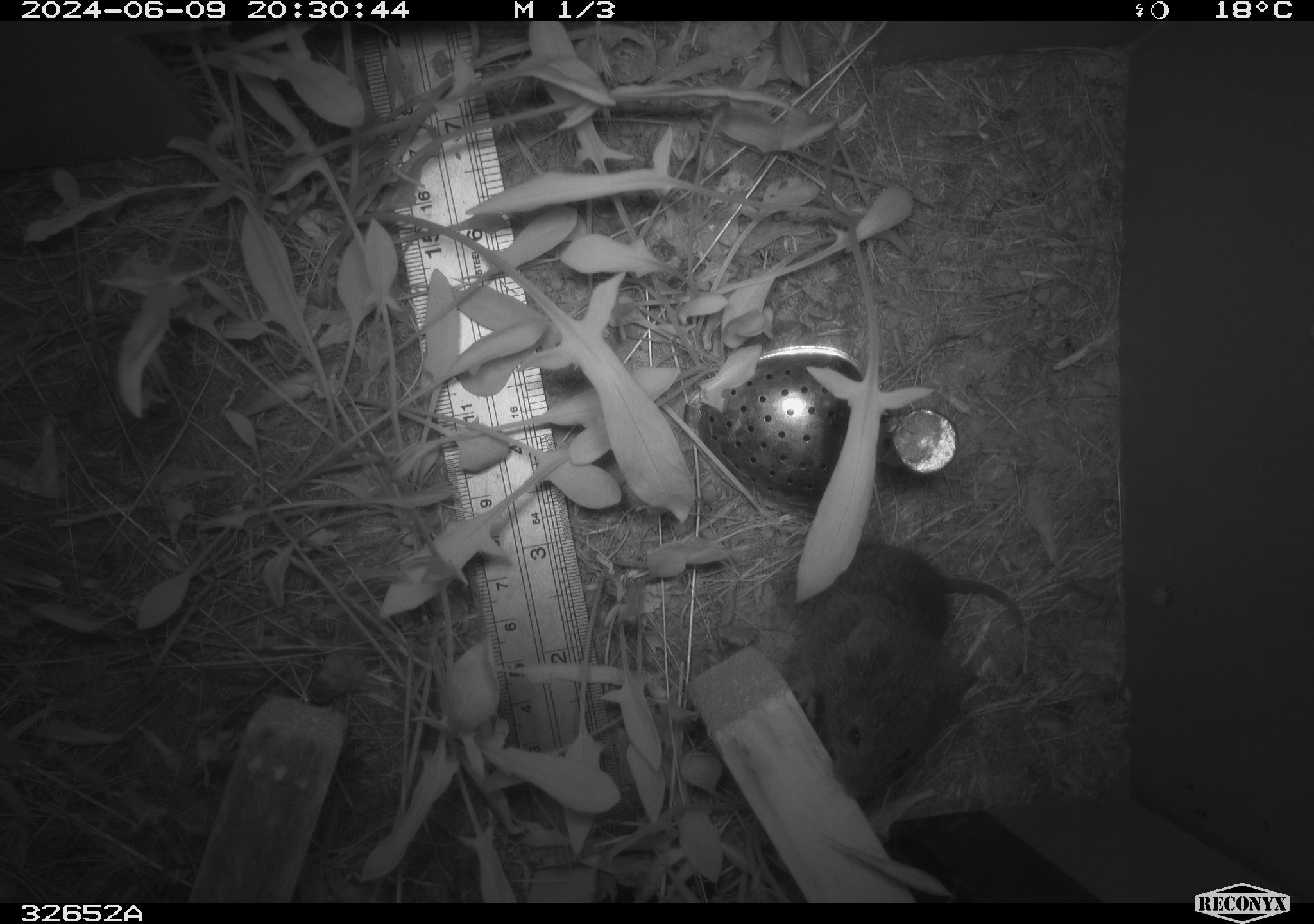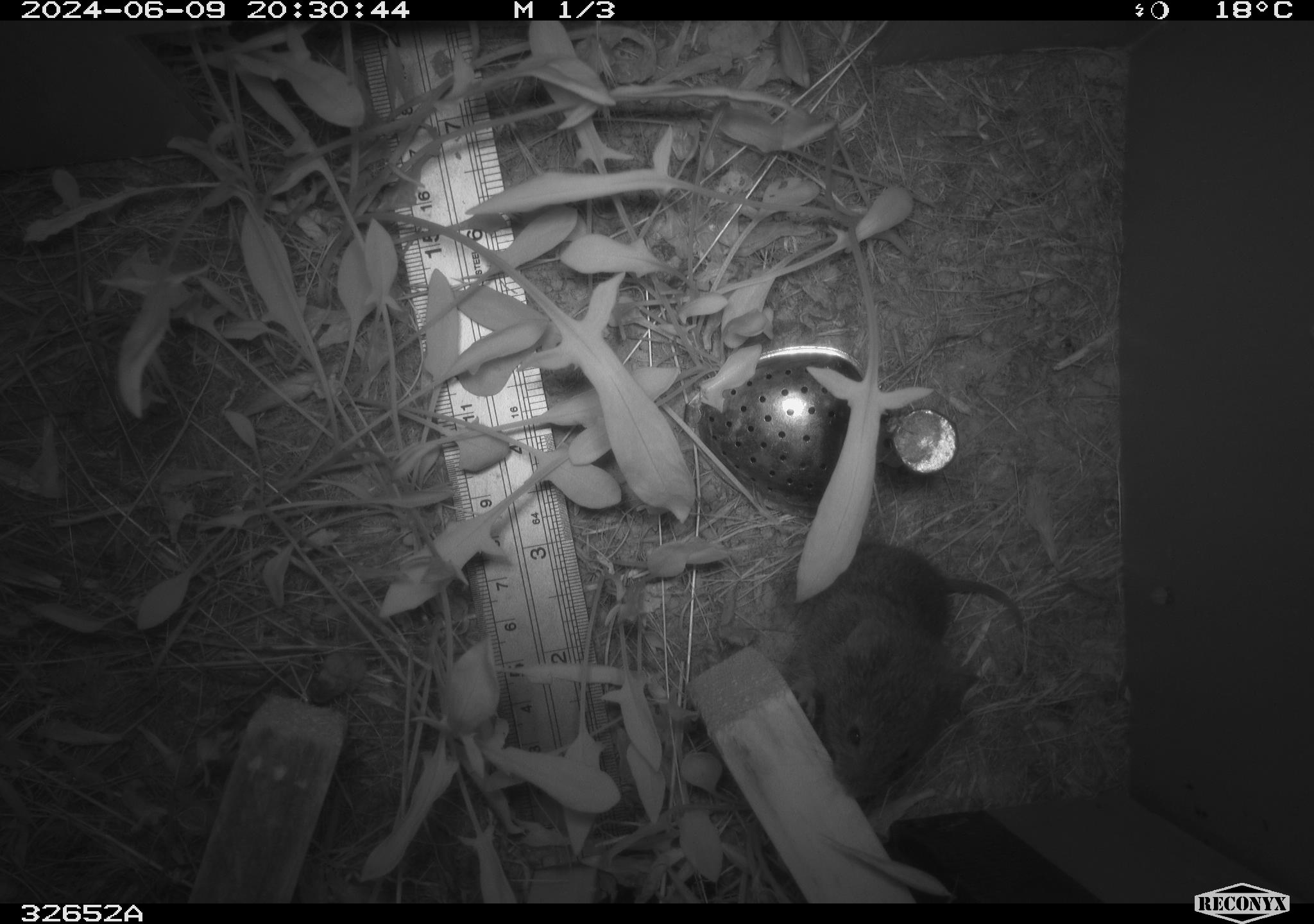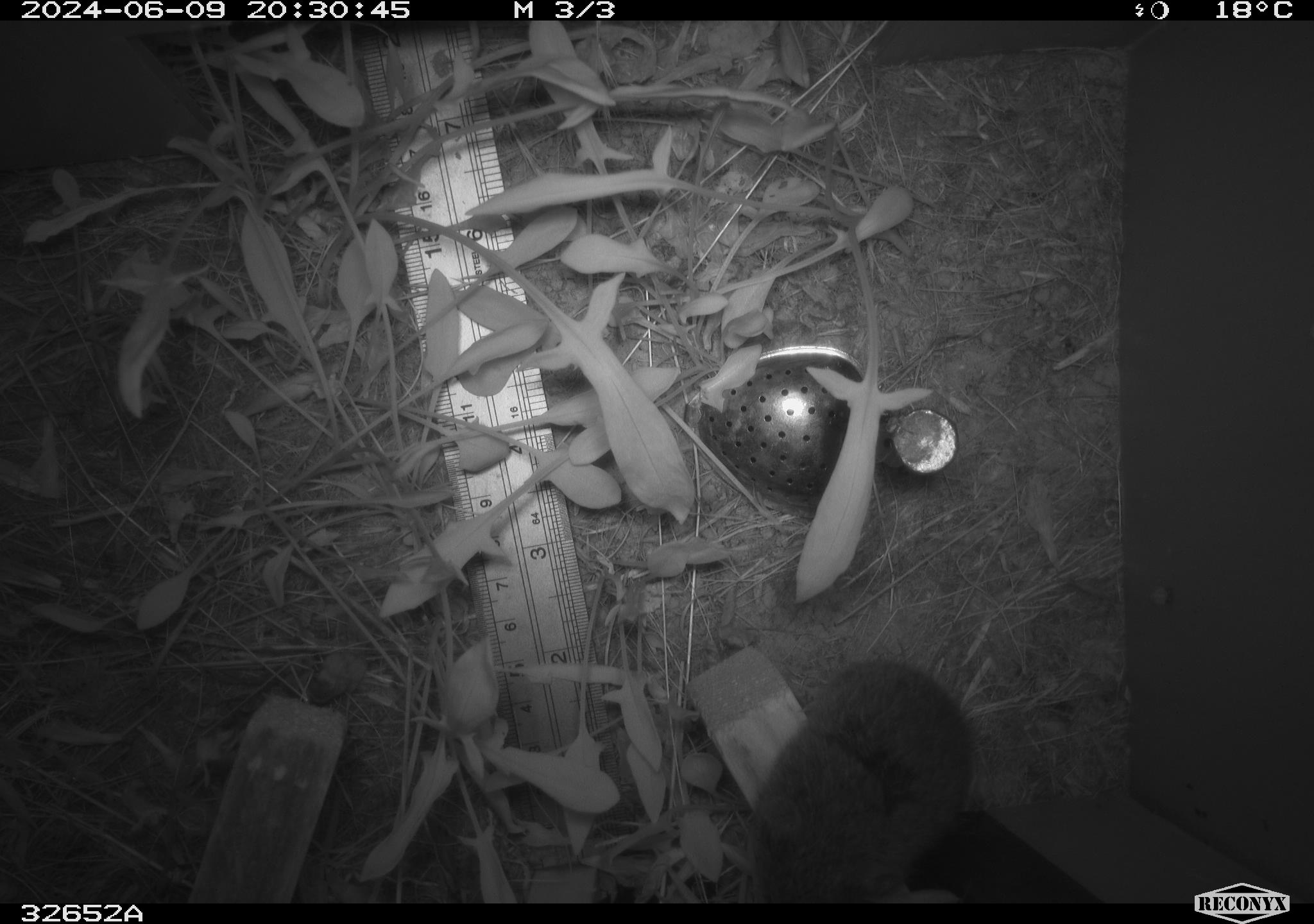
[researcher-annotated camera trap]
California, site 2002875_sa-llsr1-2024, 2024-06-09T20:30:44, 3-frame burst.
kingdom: Animalia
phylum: Chordata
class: Mammalia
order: Rodentia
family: Cricetidae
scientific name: Arvicolinae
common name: voles, lemmings, and muskrats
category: arvicolinae subfamily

==========

Please set down, with no changes, the line that contains "phylum: Chordata" and all the lines after it until the entries end; write nothing besides them.

phylum: Chordata
class: Mammalia
order: Rodentia
family: Cricetidae
scientific name: Arvicolinae
common name: voles, lemmings, and muskrats
category: arvicolinae subfamily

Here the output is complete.